Because of it's beauty it was chosen as residence by many monarchs in the centuries that followed. It now is the residence of His Royal Majesty Juan Carlos when he visits Seville. Pedro I, "the cruel" (1350 to 1369), made significant additions to the palace which is one of the most important examples of Mudejar architecture in Seville. The numerous rooms, patios and halls vary in architectural styles from the Islamic to Neoclassical. The beautiful gardens and fountains are especially worth visiting.
Interesting areas within the Alcazar
- Salon de los Embajadores
(The Ambassadors Room): The magnificent dome of the Ambassadors Room is decorated with gilded cedar wood sculptures.
- Arcos de Herradura (Horse shoe archs)
The Ambassadors Room is decorated with tiles and complex plaster work. It has three semetrical arcs each with three horse shoes.
- El Patio de la Montera (The Hunting Patio)
This was the meeting place of the court before the hunt took place. The faade of the palace of Pedro I is a unique example of Mudejar design.
- El Patio del Yeso (The Plaster Patio)
This beautiful, ornate garden full of flowers and streams maintains elements of the almohade architectural style of the Moors from the 12 century.
- Patio de las Doncellas (Patio of the maidens)
This patio was decorated by the best architects in Granada. Patio del Crucero is above the ancient baths.
- Salones de Carlos V (Rooms of Charles V)
The rooms and chapel of Charles V are decorated with tapestries and coloured tiles from 16 Century.
- El Patio de las Muñecas (The Patio of the Dolls)
This patio with its bedrooms and adjacent corridors was the heart of the palace. It takes its name from the two tiny faces that decorate its arcs.
The Gardens of the Alcazar Palace
These gardens, adorned with fountains and pavilions, provide shelter from the hustle and bustle of Seville.

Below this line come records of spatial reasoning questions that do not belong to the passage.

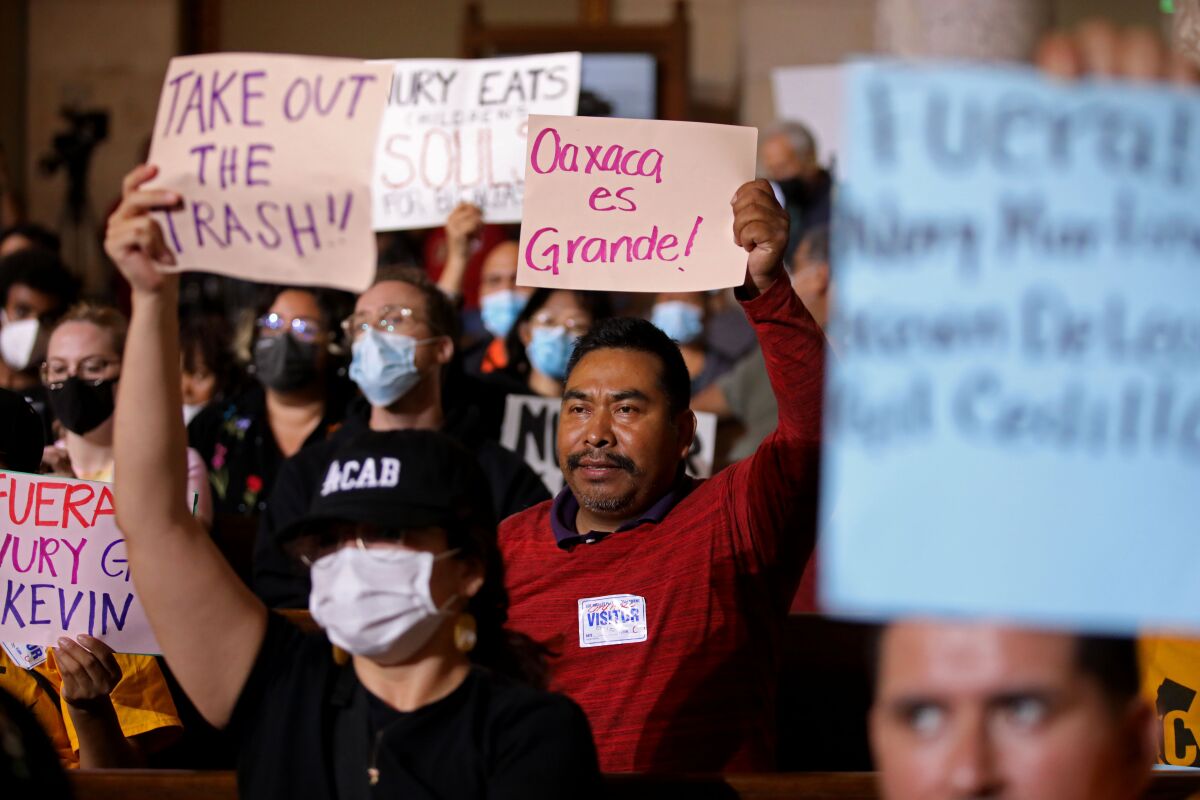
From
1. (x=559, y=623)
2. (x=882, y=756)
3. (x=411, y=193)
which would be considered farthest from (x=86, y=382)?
(x=882, y=756)

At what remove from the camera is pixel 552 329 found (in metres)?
6.17

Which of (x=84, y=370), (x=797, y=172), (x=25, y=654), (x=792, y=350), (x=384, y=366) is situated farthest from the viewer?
(x=797, y=172)

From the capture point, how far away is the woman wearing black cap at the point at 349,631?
8.61ft

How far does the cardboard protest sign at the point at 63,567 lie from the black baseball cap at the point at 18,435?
0.29 meters

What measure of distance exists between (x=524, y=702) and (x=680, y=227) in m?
1.47

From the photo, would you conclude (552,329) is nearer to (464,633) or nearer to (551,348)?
(551,348)

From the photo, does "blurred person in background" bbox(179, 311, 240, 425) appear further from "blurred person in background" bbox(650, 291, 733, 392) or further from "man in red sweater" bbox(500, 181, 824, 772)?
"man in red sweater" bbox(500, 181, 824, 772)

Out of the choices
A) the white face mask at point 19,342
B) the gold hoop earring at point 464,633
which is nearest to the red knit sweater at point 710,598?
the gold hoop earring at point 464,633

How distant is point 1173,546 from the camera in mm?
2037

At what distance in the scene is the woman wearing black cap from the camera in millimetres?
2625

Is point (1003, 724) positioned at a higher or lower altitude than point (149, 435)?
lower

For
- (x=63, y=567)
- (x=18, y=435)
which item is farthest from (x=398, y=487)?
(x=18, y=435)

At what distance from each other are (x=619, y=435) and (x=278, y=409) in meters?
2.42

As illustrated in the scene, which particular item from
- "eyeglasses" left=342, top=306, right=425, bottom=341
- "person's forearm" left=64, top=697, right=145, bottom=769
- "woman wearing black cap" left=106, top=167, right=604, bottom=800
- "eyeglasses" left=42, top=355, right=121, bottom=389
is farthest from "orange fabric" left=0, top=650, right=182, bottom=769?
"eyeglasses" left=342, top=306, right=425, bottom=341
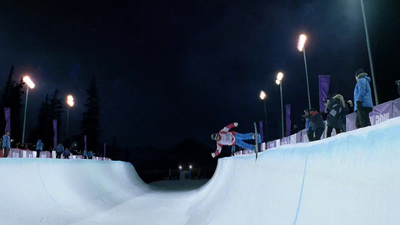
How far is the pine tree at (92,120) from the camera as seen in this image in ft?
269

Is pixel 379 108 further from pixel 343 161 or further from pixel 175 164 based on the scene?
pixel 175 164

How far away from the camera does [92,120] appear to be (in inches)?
3361

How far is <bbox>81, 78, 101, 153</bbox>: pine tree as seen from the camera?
82.0 meters

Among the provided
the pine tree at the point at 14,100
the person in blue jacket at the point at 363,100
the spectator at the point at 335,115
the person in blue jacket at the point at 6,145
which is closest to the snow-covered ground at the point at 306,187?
the person in blue jacket at the point at 363,100

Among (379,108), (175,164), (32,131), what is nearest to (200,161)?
(175,164)

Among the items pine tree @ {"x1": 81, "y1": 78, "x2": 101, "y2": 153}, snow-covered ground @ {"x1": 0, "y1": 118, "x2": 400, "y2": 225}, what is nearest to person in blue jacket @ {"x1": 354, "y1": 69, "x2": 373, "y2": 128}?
snow-covered ground @ {"x1": 0, "y1": 118, "x2": 400, "y2": 225}

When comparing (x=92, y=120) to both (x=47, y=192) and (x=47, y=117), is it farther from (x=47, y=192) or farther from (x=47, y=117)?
(x=47, y=192)

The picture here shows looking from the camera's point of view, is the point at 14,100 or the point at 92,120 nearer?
the point at 14,100

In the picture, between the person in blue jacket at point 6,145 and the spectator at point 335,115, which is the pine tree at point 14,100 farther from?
the spectator at point 335,115

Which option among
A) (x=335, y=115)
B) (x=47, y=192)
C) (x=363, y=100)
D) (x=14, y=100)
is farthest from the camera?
(x=14, y=100)

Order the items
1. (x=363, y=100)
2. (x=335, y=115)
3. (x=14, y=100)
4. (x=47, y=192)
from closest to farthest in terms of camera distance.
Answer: (x=363, y=100) < (x=335, y=115) < (x=47, y=192) < (x=14, y=100)

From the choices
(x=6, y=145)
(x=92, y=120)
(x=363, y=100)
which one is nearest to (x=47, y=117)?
(x=92, y=120)

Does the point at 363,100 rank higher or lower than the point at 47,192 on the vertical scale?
higher

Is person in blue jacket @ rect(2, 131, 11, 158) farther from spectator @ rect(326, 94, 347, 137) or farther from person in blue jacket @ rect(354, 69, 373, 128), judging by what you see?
person in blue jacket @ rect(354, 69, 373, 128)
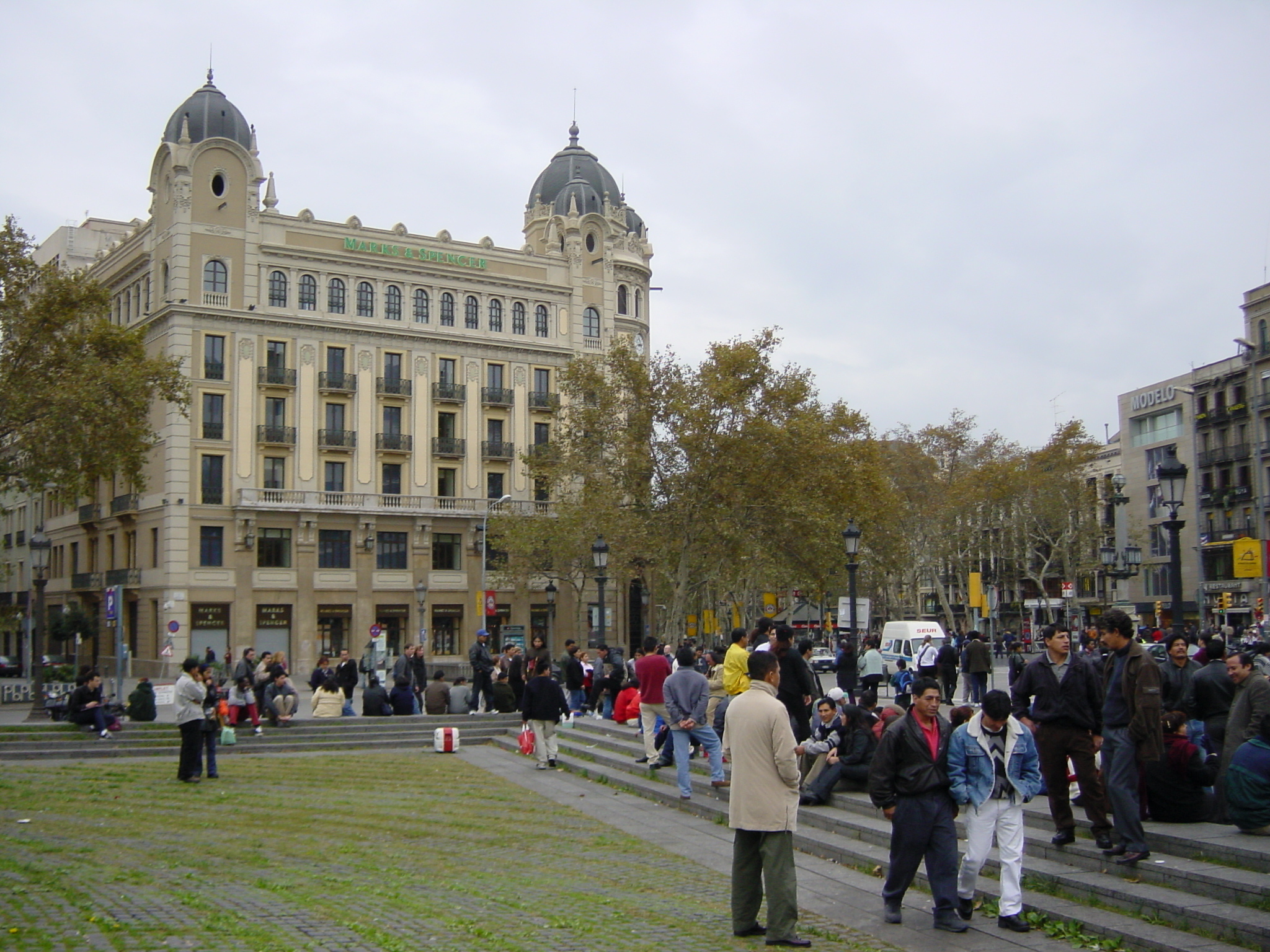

- Jardin Inglés (English gardens)
These gardens are modelled on those of the British Isles from 18 Century. The door to the Alcoba is of Islamic origin. The park was built in 1909 and the main gardener of the Real Casa de Campo, Juan Gras, was put in charge of planting the flowers. However, there are doubts as to whether his radical style fits in with the surroundings.
- Jardin de los Poetas (The Garden of the Poets)
The design of this garden is similar to that of the Forestier thanks to the influence of Joaquin Romero Murube. It's most emblematic feature is the two ponds that were inspired by the Arabs and Romans.
- Jardin de la Vega Inclan (Garden of Vega Inclan)
This is a well designed garden inspired by the Damas even though it lacks the refinement that had once existed. This garden consists of 20 mostly square flower beds that are separated by paths and fountains. These gardens took their inspiration from Islamic culture and the Renaissance.
- Jardin de la Alcubilla (Garden of the Reservoir)
This garden existed during the time of Charles V.